Process priority的數值決定了CPU處理程式的順序。LIUNX核心會根據需要調整該數值的大小。nice value侷限於priority。priority的值不能低於nice value（nice value值越低，優先順序越高）。您不可以直接修改Process priority的值，但是可以通過調整nice level值來間接地改變Process priority值，然而這一方法並不是所有時候都可用。如果某個程式執行異常的慢，可以通過降低nice level為該程式分配更多的CPU。
Linux 支援的 nice levels 由19 (優先順序低)到-20 (優先順序高)，預設值為0。
執行/bin/ps命令可以檢視到當前程式的情況。

4、iostat

iostat由Red Hat Enterprise Linux AS釋出。同時iostat也是Sysstat的一部分，可以下載到，網址是http://perso.wanadoo.fr/sebastien.godard/
執行iostat命令可以從系統啟動之後的CPU平均時間，類似於uptime。
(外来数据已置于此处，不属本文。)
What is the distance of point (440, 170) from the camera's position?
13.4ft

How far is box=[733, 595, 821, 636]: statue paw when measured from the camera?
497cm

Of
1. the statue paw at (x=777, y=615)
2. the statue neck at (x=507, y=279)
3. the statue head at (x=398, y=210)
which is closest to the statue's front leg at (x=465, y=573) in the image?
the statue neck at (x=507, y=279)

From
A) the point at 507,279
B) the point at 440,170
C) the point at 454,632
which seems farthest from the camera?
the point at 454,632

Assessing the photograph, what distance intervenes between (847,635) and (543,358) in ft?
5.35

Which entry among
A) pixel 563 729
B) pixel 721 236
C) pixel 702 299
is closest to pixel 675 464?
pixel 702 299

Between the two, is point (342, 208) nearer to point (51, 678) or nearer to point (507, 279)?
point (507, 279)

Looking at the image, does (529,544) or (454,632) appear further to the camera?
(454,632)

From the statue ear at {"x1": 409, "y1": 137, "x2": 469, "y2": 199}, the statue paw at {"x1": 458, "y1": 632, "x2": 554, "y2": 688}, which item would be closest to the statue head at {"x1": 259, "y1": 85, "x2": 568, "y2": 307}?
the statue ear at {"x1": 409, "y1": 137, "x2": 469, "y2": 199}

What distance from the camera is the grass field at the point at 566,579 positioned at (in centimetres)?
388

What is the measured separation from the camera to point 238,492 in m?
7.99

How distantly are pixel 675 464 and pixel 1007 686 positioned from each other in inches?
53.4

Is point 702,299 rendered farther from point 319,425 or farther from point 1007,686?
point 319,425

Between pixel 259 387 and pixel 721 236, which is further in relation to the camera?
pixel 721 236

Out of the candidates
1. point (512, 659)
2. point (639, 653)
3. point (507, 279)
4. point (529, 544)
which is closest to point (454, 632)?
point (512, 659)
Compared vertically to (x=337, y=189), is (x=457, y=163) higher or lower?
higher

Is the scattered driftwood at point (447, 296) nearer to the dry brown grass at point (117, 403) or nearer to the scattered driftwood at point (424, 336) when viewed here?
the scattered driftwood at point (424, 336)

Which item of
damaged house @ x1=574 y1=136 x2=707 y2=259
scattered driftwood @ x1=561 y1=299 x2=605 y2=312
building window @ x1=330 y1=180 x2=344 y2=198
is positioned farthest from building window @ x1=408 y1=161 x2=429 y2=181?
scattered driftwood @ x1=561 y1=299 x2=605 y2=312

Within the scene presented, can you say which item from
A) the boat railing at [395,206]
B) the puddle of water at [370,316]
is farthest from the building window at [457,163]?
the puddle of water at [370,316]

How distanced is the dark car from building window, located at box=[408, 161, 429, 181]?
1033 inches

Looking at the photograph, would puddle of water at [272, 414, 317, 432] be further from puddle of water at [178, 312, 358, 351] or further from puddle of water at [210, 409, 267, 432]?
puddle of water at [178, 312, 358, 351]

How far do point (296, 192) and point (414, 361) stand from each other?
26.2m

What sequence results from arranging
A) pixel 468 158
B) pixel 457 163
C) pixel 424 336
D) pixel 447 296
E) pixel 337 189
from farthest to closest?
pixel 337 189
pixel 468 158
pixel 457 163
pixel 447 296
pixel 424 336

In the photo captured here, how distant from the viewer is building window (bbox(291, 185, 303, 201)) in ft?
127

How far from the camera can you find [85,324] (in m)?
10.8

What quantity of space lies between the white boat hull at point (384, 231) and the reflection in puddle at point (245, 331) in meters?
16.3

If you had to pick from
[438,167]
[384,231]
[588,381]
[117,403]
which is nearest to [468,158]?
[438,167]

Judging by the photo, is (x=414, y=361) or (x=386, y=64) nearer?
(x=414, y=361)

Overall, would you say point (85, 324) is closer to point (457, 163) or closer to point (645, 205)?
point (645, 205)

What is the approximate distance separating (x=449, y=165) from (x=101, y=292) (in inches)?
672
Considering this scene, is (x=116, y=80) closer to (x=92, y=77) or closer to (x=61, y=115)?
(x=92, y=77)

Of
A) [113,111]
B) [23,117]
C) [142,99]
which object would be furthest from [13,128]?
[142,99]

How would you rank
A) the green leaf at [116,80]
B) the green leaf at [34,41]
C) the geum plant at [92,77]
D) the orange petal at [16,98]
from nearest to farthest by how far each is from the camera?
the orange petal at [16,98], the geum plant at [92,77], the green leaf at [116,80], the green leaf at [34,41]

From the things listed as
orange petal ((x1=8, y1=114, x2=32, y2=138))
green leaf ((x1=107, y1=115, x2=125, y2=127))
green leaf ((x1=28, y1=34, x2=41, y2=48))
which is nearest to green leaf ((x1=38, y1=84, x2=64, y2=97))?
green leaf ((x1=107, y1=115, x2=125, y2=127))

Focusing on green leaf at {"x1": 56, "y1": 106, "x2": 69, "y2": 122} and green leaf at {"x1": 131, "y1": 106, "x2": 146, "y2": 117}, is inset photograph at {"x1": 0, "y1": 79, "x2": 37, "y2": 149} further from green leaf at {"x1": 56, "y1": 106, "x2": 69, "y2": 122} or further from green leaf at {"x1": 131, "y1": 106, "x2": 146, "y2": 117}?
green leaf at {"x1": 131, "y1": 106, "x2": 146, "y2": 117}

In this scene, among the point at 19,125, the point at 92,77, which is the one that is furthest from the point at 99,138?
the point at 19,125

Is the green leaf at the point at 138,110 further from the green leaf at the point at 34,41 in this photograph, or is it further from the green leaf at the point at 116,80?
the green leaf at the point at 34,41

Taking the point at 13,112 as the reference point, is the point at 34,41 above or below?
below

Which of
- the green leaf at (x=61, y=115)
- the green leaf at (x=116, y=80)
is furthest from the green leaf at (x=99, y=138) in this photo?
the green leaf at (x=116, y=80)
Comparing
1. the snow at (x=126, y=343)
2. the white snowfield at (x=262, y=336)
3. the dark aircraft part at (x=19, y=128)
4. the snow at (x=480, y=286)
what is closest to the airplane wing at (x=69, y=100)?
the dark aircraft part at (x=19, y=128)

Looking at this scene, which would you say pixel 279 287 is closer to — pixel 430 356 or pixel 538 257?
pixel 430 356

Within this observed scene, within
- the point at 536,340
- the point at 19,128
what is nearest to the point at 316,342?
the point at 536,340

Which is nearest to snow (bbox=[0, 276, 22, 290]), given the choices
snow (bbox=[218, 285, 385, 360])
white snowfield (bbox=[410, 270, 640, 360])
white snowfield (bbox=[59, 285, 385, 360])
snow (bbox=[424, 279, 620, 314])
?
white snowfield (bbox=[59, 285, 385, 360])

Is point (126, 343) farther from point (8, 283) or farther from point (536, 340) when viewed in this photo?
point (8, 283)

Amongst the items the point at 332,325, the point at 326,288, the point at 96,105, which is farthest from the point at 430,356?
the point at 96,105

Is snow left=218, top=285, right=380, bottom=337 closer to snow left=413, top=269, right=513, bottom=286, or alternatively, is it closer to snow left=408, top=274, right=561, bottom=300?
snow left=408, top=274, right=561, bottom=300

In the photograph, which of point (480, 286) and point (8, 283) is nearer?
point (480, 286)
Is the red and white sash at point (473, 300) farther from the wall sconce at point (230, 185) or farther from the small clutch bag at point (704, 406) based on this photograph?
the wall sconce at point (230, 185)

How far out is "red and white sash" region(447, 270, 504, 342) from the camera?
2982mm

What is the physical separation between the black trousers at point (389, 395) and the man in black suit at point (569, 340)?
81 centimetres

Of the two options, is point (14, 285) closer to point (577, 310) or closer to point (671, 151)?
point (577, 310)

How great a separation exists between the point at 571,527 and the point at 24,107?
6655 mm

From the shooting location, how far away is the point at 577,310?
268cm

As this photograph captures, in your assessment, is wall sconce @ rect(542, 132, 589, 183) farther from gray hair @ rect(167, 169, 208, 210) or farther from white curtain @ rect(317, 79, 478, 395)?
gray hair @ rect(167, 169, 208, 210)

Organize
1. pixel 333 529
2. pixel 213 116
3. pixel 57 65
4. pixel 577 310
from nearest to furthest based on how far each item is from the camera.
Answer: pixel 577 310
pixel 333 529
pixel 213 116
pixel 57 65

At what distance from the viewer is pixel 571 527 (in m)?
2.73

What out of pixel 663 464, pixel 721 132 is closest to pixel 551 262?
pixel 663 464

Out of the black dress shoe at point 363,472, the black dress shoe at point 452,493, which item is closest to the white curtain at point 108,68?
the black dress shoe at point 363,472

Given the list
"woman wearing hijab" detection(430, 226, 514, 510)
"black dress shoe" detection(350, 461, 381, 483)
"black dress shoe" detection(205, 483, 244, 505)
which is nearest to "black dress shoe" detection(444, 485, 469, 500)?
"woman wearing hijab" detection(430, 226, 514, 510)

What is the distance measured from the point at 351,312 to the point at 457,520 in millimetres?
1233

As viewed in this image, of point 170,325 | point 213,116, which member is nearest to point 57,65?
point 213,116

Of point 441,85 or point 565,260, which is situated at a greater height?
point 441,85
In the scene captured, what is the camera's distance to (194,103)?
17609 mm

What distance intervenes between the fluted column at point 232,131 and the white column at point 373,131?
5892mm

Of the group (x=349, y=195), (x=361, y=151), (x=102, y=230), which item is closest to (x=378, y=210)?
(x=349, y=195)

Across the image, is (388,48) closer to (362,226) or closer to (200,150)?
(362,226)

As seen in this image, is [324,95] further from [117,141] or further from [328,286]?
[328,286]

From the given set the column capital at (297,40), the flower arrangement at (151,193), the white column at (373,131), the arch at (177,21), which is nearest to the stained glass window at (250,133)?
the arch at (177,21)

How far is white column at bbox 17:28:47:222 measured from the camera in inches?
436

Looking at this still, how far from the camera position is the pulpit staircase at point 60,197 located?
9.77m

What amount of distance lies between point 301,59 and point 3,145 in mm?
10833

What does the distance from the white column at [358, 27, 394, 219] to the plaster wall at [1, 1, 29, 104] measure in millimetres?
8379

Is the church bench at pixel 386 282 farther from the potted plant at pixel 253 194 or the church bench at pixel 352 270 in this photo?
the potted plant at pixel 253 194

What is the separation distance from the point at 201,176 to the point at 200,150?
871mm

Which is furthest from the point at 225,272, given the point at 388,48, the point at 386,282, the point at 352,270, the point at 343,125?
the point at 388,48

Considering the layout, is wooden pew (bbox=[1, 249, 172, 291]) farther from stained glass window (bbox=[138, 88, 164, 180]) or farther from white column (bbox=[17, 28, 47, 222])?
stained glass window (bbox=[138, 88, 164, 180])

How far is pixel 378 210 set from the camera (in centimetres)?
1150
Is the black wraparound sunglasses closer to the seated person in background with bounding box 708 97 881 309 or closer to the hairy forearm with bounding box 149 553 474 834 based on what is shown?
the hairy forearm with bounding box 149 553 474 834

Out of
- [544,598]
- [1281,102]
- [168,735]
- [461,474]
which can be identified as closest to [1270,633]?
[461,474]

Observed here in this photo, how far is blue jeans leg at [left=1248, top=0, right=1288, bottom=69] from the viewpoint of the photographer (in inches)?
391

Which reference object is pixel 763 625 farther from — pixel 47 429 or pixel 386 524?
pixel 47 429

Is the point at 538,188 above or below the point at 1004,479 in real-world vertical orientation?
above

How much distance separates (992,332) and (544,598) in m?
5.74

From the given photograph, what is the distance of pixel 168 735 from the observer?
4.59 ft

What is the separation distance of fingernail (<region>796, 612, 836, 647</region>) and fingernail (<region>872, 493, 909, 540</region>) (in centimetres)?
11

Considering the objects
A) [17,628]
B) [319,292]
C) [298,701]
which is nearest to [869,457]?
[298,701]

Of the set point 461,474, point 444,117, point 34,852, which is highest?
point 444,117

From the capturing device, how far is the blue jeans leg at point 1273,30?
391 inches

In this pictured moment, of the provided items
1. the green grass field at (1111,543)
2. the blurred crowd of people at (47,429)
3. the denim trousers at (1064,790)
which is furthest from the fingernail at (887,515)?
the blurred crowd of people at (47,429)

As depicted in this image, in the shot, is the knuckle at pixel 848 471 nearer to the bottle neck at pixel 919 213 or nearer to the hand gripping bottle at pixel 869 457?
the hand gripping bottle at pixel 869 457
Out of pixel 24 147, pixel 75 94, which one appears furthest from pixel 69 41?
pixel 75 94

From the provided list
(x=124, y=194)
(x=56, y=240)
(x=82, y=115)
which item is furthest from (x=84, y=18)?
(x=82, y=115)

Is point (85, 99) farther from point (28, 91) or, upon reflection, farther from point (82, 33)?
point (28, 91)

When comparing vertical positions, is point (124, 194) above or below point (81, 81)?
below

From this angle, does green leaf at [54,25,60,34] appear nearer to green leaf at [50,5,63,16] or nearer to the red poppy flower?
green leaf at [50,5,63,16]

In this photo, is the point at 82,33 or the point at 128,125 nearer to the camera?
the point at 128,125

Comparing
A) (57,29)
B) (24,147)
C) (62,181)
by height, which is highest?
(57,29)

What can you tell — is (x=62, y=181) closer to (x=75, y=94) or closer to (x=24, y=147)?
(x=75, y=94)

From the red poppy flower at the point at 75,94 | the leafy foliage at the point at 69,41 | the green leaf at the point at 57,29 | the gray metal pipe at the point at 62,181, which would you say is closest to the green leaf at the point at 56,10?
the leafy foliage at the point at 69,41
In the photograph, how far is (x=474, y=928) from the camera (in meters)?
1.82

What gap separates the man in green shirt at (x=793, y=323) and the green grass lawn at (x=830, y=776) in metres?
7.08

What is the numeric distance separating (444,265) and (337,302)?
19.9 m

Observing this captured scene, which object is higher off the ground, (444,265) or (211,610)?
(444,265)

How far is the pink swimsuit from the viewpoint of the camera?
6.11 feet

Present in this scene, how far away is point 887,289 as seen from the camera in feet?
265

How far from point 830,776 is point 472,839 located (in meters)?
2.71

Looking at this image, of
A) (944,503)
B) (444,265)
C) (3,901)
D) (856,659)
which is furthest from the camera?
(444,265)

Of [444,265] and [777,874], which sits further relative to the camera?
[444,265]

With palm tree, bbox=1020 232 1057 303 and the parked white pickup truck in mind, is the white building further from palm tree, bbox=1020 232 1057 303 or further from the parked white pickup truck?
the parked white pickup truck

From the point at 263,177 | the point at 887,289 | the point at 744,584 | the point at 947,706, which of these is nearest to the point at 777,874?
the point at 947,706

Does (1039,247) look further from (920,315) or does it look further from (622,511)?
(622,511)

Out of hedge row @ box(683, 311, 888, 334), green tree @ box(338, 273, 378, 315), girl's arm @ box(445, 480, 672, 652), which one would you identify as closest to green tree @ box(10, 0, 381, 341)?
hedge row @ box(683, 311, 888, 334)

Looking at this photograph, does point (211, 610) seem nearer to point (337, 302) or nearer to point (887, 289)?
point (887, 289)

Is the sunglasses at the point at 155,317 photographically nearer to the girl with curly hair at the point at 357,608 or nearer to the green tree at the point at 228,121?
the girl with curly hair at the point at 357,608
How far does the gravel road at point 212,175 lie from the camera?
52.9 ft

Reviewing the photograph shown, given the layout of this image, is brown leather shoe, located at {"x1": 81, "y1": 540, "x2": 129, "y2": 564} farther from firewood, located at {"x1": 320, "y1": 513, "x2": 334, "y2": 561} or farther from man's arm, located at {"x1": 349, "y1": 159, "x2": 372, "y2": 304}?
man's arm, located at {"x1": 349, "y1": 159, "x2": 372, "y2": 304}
除此之外，iostat還對建立一個伺服器磁碟子系統的活動報告。該報告包含兩部分：CPU使用情況和磁碟使用情況。
iostat顯示例項：
avg-cpu: %user %nice %system %iowait %steal %idle
0.16 0.01 0.03 0.10 0.00 99.71

Device: tps Blk_read/s Blk_wrtn/s Blk_read Blk_wrtn
hda 0.31 4.65 4.12 327796 290832

avg-cpu: %user %nice %system %iowait %steal %idle
1.00 0.00 0.00 0.00 0.00 100.00

Device: tps Blk_read/s Blk_wrtn/s Blk_read Blk_wrtn
hda 0.00 0.00 0.00 0 0

avg-cpu: %user %nice %system %iowait %steal %idle
0.00 0.00 0.00 0.00 0.00 99.01

Device: tps Blk_read/s Blk_wrtn/s Blk_read Blk_wrtn
hda 0.00 0.00 0.00 0 0
CPU佔用情況包括四塊內容
%user：顯示user level (applications)時，CPU的佔用情況。
%nice：顯示user level在nice priority時，CPU的佔用情況。
%sys:顯示system level (kernel)時，CPU的佔用情況。
%idle: 顯示CPU空閒時間所佔比例。

磁碟使用報告分成以下幾個部分：
Device: 塊裝置的名字
tps: 該裝置每秒I/O傳輸的次數。多個I/O請求可以組合為一個，每個I/O請求傳輸的位元組數不同，因此可以將多個I/O請求合併為一個。
Blk_read/s, Blk_wrtn/s: 表示從該裝置每秒讀寫的資料塊數量。塊的大小可以不同，如1024, 2048 或 4048位元組，這取決於partition的大小。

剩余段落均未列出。